TEXT EXCERPT.
= Beginning of Section =

Code efficiency wrt the transformed parameters blog

Merlin_Heidemanns · October 24, 2019, 6:41pm

I’ve the code below for two different implementations of a Markov-Switching Model where one uses a multinomial and one a probit implementation for the transition probabilities. It turns out that the multinomial implementation takes about twice the time compared to the probit implementation and I was wondering why that is. Both model recover parameters drawn from the respective prior distributions and initialize from the same prior. Most of the additional time is spent on the warmup and before even the first warm up draws come in.

multinomial


transformed parameters {
  vector[K] logalpha[T, N];
  vector[K] A[N, T, K];             // A[t][i][j] = p(z_t = j | z_{t-1} = i)

= End of Section =

INSTRUCTIONS.
a) Say whether each statement agrees with the forum post, answering yes or no and quoting the deciding words of the post: (i) The multinomial implementation takes roughly twice as long as the probit one. (ii) The two models initialize from different priors. (iii) Most of the extra time comes after sampling has finished.
b) According to the forum post, which two implementations of the transition probabilities are being compared?
c) Translate this sentence from the forum post into Spanish: "It turns out that the multinomial implementation takes about twice the time compared to the probit implementation and I was wondering why that is."

DATA EXTRACT.
= Beginning of Section =

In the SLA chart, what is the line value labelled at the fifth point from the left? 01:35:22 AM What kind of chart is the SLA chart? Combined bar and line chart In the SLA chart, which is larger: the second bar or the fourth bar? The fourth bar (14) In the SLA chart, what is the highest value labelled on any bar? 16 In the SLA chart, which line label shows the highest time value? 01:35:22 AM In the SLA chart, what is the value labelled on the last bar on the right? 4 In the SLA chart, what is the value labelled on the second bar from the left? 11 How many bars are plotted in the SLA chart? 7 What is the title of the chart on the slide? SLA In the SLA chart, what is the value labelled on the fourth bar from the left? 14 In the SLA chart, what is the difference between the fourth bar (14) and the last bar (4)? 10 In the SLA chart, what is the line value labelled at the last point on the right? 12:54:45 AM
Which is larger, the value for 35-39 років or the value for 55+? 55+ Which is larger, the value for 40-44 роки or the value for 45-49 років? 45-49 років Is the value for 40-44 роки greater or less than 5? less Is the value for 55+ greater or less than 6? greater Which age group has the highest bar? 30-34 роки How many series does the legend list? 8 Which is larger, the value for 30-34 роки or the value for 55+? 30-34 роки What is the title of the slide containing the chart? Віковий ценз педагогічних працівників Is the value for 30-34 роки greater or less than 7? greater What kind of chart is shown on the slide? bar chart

= End of Section =

EXPECTED RESULTS.
a)
(i) Yes: "the multinomial implementation takes about twice the time compared to the probit implementation"
(ii) No: "initialize from the same prior"
(iii) No: "Most of the additional time is spent on the warmup and before even the first warm up draws come in."

b) A multinomial implementation and a probit implementation.

c) Resulta que la implementación multinomial tarda aproximadamente el doble de tiempo que la implementación probit, y me preguntaba por qué ocurre eso.